Toyota Motor (NYSE:TM).  Toyota’s current ratio is almost exactly 1, but they did have operating cash flow of $30 Billion in the first quarter.  Like Nissan, Toyota may be able to survive without tapping the financial markets for a while, but I’m still uncomfortable owning any auto firm, even a progressive one such as Toyota.  Also like Nissan, I’d take a hard look at the next few years’ financing needs before I decided to invest, if I were so inclined.

Ener1 (AMEX:HEV).  Battery, Fuel Cell, and Nanotech company Ener1 is not one I’ve considered before, partly because the ticker and company description make me think that they’re slick marketers, while I’m more interested in boring companies that don’t know how to get investors interested in their story.  Nevertheless, their technology is not totally tied to cars, and they have a fairly solid balance sheet with a current ratio of 7.7.  Their current assets less current liabilities are slightly larger than their twelve month operating cash loss, and they have no debt.  Ener1 should be able to survive for about a year without going to the capital markets again for new financing, so if you’re betting on a quick resolution of the financial crisis, this is a company you might consider for your wise energy use portfolio.  I will not be making that bet.

A123 – This widely acclaimed lithium-ion battery company is private, and so not available to stock market investors, nor dues it publish financial statements.  They are planning an IPO, but until the prospectus is available, I won’t be able to say anything about the financials.  Unless markets improve, I don’t expect the IPO to take place.

DISCLOSURE: Tom Konrad has no position in any of these companies.

DISCLAIMER: The information and trades provided here are for informational purposes only and are not a solicitation to buy or sell any of these securities. Investing involves substantial risk and you should evaluate your own risk levels before you make any investment. Past results are not an indication of future performance. Please take the time to read the full disclaimer here.  


  1. The disruptive policy will come when California taxes carbon emission. Carbon trading is just around the corner. Our governments will not be able to resist the tax stream.

  2. Tom,
    I’ve bought JCI because of their efficiency business.

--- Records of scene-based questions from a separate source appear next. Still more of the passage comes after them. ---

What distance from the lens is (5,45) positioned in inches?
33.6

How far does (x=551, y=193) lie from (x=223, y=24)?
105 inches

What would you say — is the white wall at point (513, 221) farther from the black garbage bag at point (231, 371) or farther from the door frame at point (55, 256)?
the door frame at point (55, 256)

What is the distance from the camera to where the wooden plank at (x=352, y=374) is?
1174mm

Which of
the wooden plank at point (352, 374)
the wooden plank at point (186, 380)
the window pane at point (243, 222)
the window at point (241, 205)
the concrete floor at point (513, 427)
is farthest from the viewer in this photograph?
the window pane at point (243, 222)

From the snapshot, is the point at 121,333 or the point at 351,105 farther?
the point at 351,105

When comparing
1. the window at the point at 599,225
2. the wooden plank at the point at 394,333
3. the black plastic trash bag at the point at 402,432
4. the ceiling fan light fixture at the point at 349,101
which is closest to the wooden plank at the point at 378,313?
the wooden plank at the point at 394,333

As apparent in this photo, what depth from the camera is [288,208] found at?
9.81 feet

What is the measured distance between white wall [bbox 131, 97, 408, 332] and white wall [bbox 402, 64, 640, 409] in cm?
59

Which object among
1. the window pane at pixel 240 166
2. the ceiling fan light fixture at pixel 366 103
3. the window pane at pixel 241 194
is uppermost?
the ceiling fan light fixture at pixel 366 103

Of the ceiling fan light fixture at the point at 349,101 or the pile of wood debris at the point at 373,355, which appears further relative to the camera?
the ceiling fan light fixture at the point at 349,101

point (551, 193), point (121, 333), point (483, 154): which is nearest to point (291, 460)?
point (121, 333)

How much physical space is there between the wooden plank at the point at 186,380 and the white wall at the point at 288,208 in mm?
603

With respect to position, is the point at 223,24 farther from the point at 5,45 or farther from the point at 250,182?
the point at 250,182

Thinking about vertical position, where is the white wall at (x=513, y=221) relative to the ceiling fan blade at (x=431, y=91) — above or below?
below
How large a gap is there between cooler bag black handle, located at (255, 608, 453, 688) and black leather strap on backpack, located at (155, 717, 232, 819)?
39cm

Why doesn’t the business JCI does with automakers make them a risky investment?

  3. As we’ve seen recently, every stock market investment is a risky investment.
    I do think that the auto focus of JCI is a downside, since many fewer cars will be sold.
    The question is, will the upside in EE and the opportunity to buy other battery makers at distressed prices make up for losses in the automotive market?